Are some sources "better than" others? Are some records types always "5 star" quality? Are some always "1 star" or poor?
It's true that some genealogists believe that primary sources, such as official records or primary documents, are nearly always accurate and trustworthy. They believe that these types of sources are obviously reliable and don't need to be approached cautiously.
On the other hand, many also believe that secondary sources, such as online trees or oral histories, should only be used as a starting point for research. They exclude these sources from their research plans, thinking that they are not trustworthy beyond using them for clues or hints.
But beware. Judging a source automatically as good or questionable can limit the discovery of new information. And, speaking from experience, it can lead to missed opportunities for genealogical breakthroughs.
The biggest danger is that it can lead to a disregard for information that may actually be valuable. For example, online trees are routinely dismissed as unreliable, when in fact they often contain correct information. Similarly, sources like family Bibles, letters, oral histories, or photographs passed down through generations can provide invaluable insights even though they are not "official" records. These type sources often reveal relationships, traditions, and personal experiences that may not be found elsewhere.

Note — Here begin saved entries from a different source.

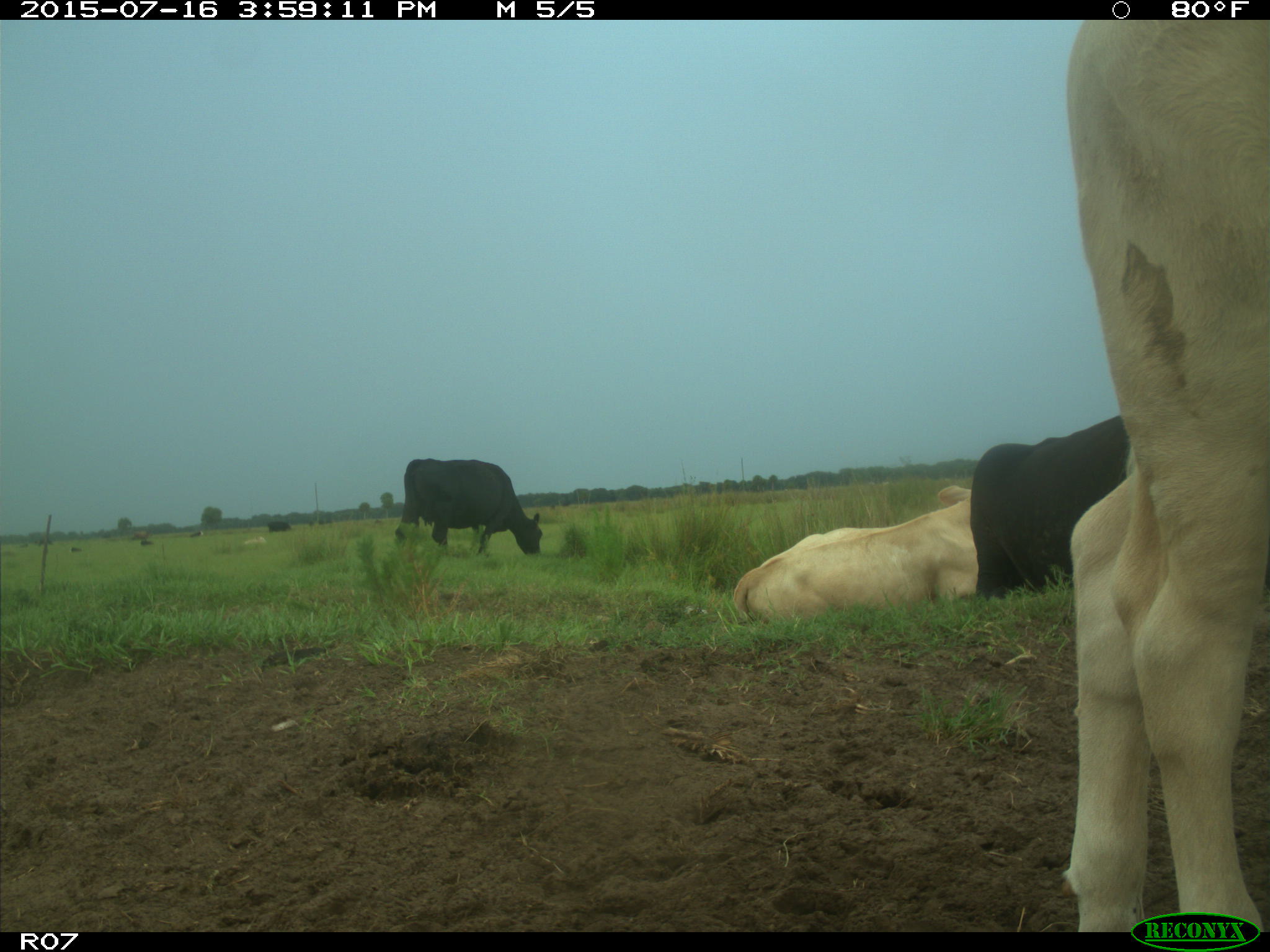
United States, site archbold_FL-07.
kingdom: Animalia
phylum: Chordata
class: Mammalia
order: Artiodactyla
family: Bovidae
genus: Bos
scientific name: Bos taurus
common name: domestic cow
Bos taurus (domestic cow).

It's easy to slip into the mindset that one kind of source is rarely reliable. We all do it from time to time. My biggest lesson on this subject is one I will never forget. Once, I saw a spouse listed on an online family tree. Out of about 50 trees of the same family, only the one listed this spouse. And I'd never seen the name anywhere in any record before. Plus, the location of the marriage seemed "off." I immediately voiced the opinion that the tree was wrong. A wise colleague who was at the computer with me challenged me by saying, "how do you know that is wrong? Did you fully evaluate the information? Don't fall victim to source snobbery. Go through the steps to see if it is right. You don't know until you check." Well, it turns out that the online tree was correct and that tiny bit of information opened up a whole new avenue of research. It's a lesson that has served me well.
So what to do? How do we avoid this and overcome it?

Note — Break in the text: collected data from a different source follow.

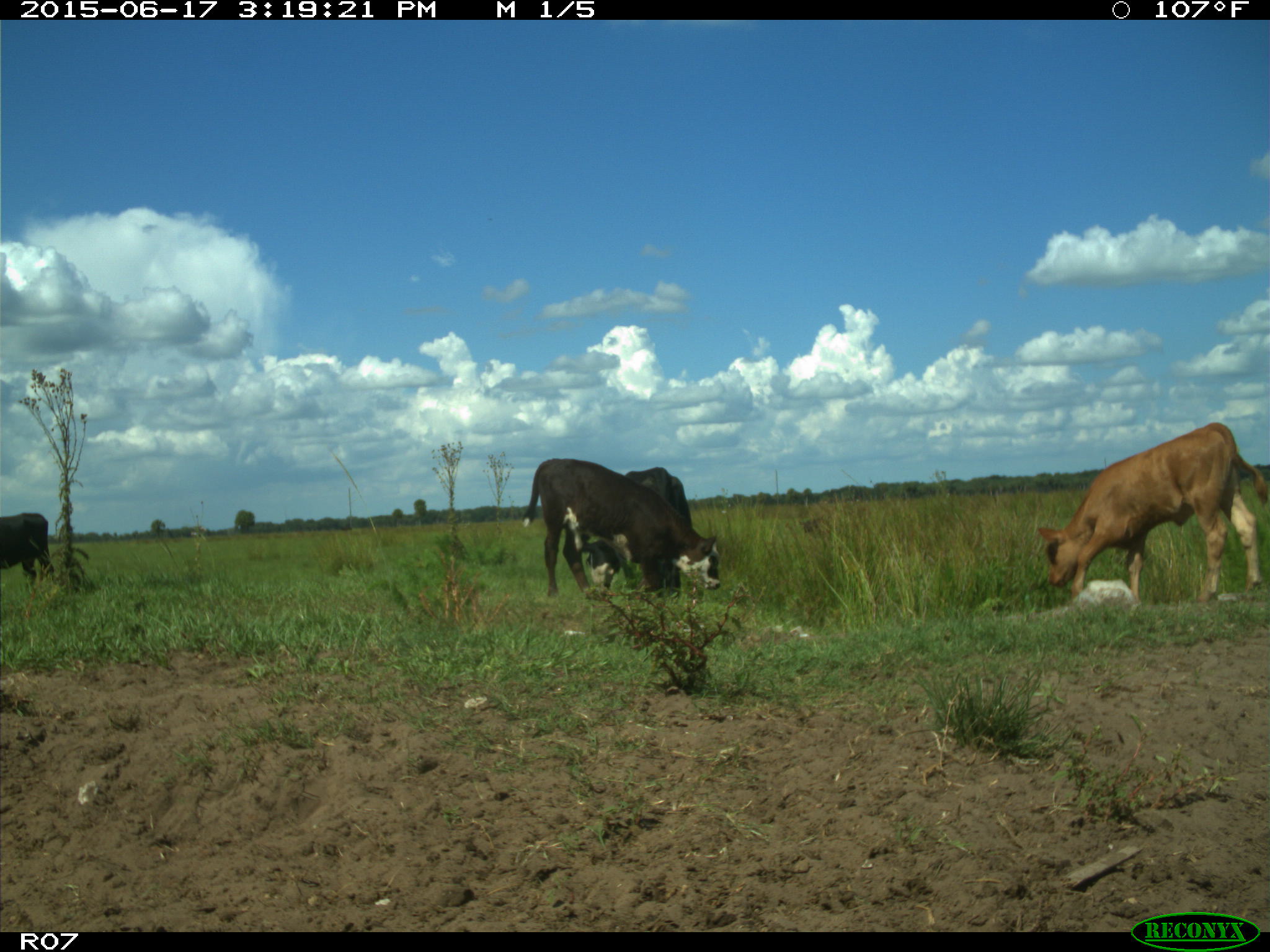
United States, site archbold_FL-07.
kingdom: Animalia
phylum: Chordata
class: Mammalia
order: Artiodactyla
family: Bovidae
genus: Bos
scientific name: Bos taurus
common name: domestic cow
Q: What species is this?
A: Bos taurus (domestic cow).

First, it is important to be aware of our biases and assumptions about sources so that we can better avoid the pitfalls. We need to remember that all types of sources can contribute. Even sources that are second or third hand knowledge or that display undocumented information can tell us information that is correct.
Secondly, it's important to know that mistakes can be found in any type of record. Even "official" records like deeds, church records, tax rolls, and wills can contain errors.
Rather than rejecting any source based on assumptions about its reliability, it is better to assess each source on its own merits. Each piece of information should be approached with an open mind. Researchers should not assume that any source is reliable or that it holds absolutely correct information. We should not blindly accept information just because it is from an official source. Nor should we dismiss any source without evaluating it first. We should treat all sources as if they are "only hints" that need verifying.
The bottom line is that there is no way to know if a source is reliable without going through the steps to evaluate or test what it says.
So, take a second look at those sources that may have been previously overlooked or dismissed. The answers may be there waiting.